Nous n’avions pas de téléphone à haut-parleur, alors un Ba’hour écoutait sur le combiné et répétait à tout le monde ce que le Rabbi disait. Ce fut une expérience incroyable, car c’était la première fois que nous participions au Farbrenguen en même temps que cela se passait chez le Rabbi.

Après le Farbrenguen, nous avons tous commencé à danser avec enthousiasme. Le Rav Aharon Yossef Belintzky dormait au rez-de-chaussée de la Yechiva. Alors que nous dansions, il est soudainement monté en courant dans les escaliers, toujours en train de mettre ses vêtements, et a crié: « Est-ce que Machia’h est venu ?! » en tant que Hassid, se réveillant au milieu de la nuit au son de la danse signifiait pour lui que Machia’h devait être venu.

Quand la France a eu ses propres connexions téléphoniques?

La première fois que la France a été connectée directement au Farbrenguen, c’était Pourim 5731-1971. Tous les Anash se sont rassemblés dans la Shul à 3 heures du matin pour pouvoir entendre le Farbrenguen. Vous pouvez imaginer la scène. Et c’est ce qui se passait chaque fois qu’il y avait un Farbrenguen, jusqu’à ce que nous ayons le mérite de nous rendre chez le Rabbi.

À quand remonte la première fois que vous avez vu le Rabbi?

La première fois que je suis venu chez le Rabbi était Tichri 5731. A cette époque, j’étais âgé de 15 ans. Le Machpia Rav Nissan Nemanov avait préféré que les Ba’hourim plus âgés voyagent. Ils seraient donc mieux préparés et feraient plus de Ha’hanot avant de se rendre chez le Rabbi. C’est la raison pour laquelle beaucoup d’entre nous n’étaient jamais allés chez le Rabbi avant l’âge de 15 ans.

Chaque année, en se rendant chez le Rabbi pour Tichri, le Rav Mendel Futerfas faisait quelques escales en Europe. Quand il s’est arrêté en France, il est venu à Brunoy et il s’est assis pour faire un Farbrenguen avec nous. Il nous a dit que nous devions aller chez le Rabbi pour Tichri. Je me souviens de son expression quand il a entendu dire que beaucoup d’entre nous n’étaient encore jamais allés chez le Rabbi. Il s’est exclamé: « Des Ba’hourim de 14, 15 ans ne sont jamais allés chez le Rabbi ? Vous devez y aller immédiatement ».

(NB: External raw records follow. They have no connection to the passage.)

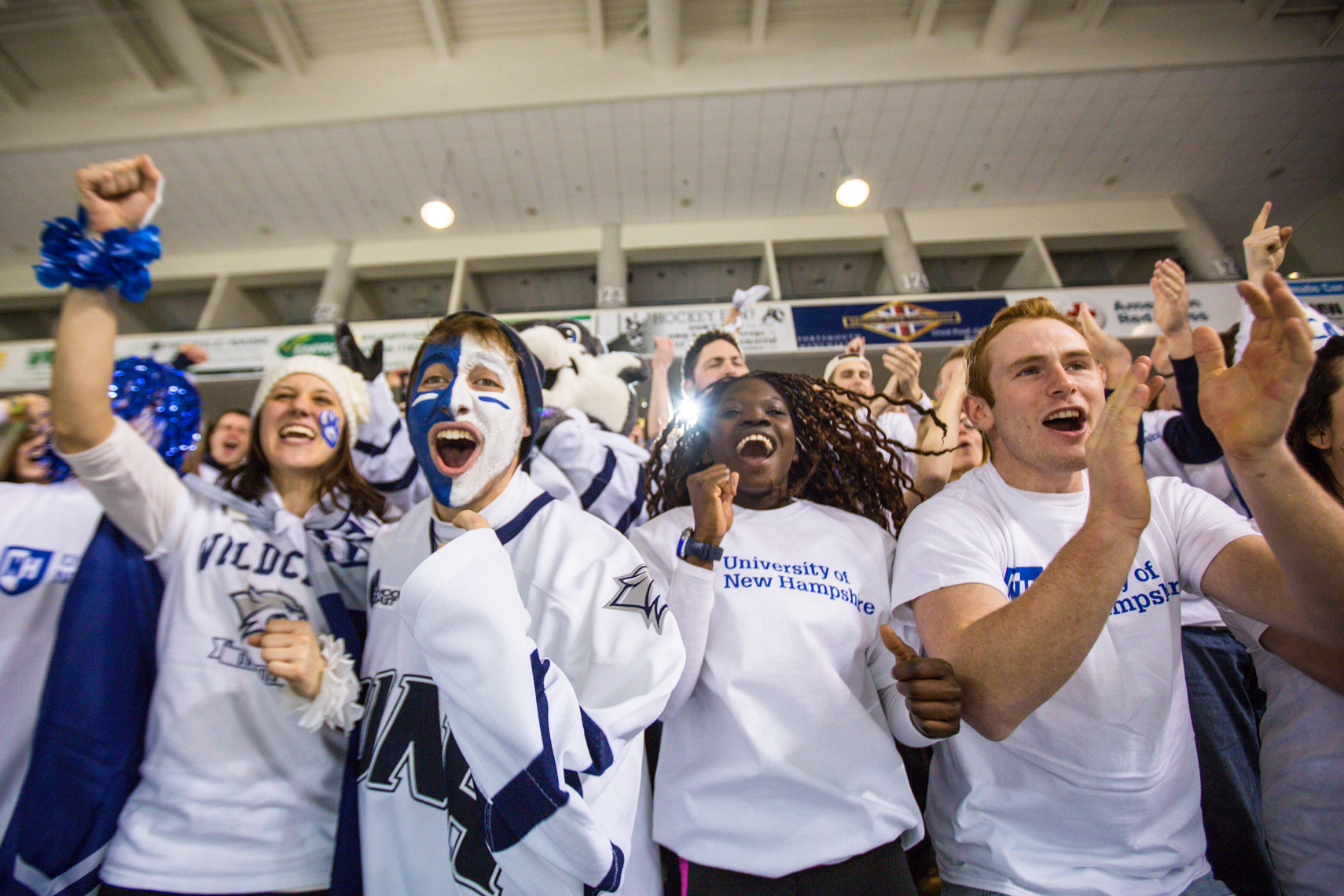 UNH hockey white out fans cheering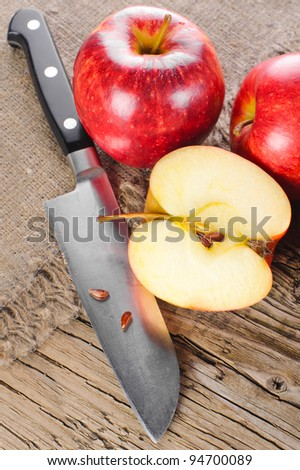 Ripe apple fruits and knife at old wooden table with canvas - stock photo
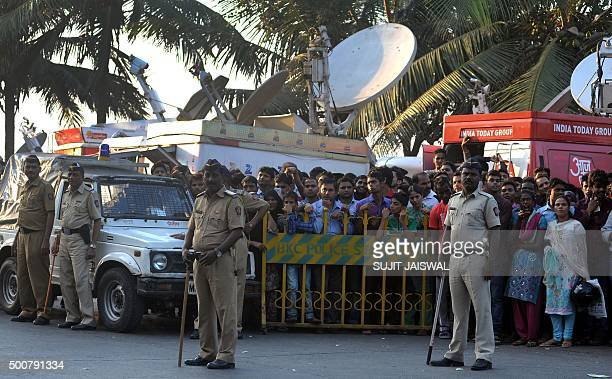 Bystanders are corralled by police officials as they stand outside the home of Indian Bollywood actor Salman Khan in Mumbai on December 10 after he...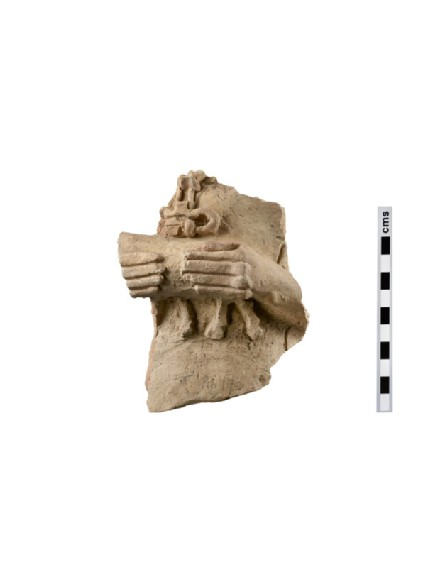 Fragment of a terracotta figurine of a female votary holding miniature calf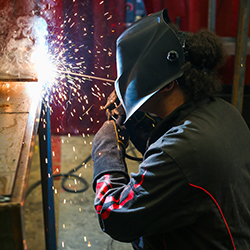 A Thomson High School student practices welding in the school's new training program.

C’était un peu après ma Bar Mitzvah et j’avais économisé de l’argent de poche, donc j’ai pu acheter un billet d’avion. À l’époque, il n’était pas si simple de prendre l’avion pour New York. Je me suis donc rendu à Londres, avec d’autres Ba’hourim de Brunoy, à destination d’un vol charter à destination de New York, rempli de Hassidim.

De quelle façon les Ba’hourm se préparaient-ils avant leur voyage? 

Le Rav Nissan s’assurait que nous faisions la bonne préparation. Il nous disait que nous devions travailler sur nos pensées, paroles et actions avant de nous rendre chez le Rabbi. Je me rappelle en particulier qu’il nous avait recommandé de mieux prier chaque jour, de réciter le Chema Israël avec plus de Kavana, et d’apprendre des Maamarim.

Quand vous êtes venu chez le Rabbi, êtes-vous rentré en Yehidout ?

Oui. À ce moment-là, tous les invités venus pour Tichri rentraient en Ye’hidout deux fois au cours de leur visite. Une au début, peu de temps après leur arrivée et une seconde fois juste avant leur départ.

Habituellement, dans la première Ye’hidout, on posait toutes nos questions, tandis que la seconde Ye’hidout était plus courte; plus un adieu.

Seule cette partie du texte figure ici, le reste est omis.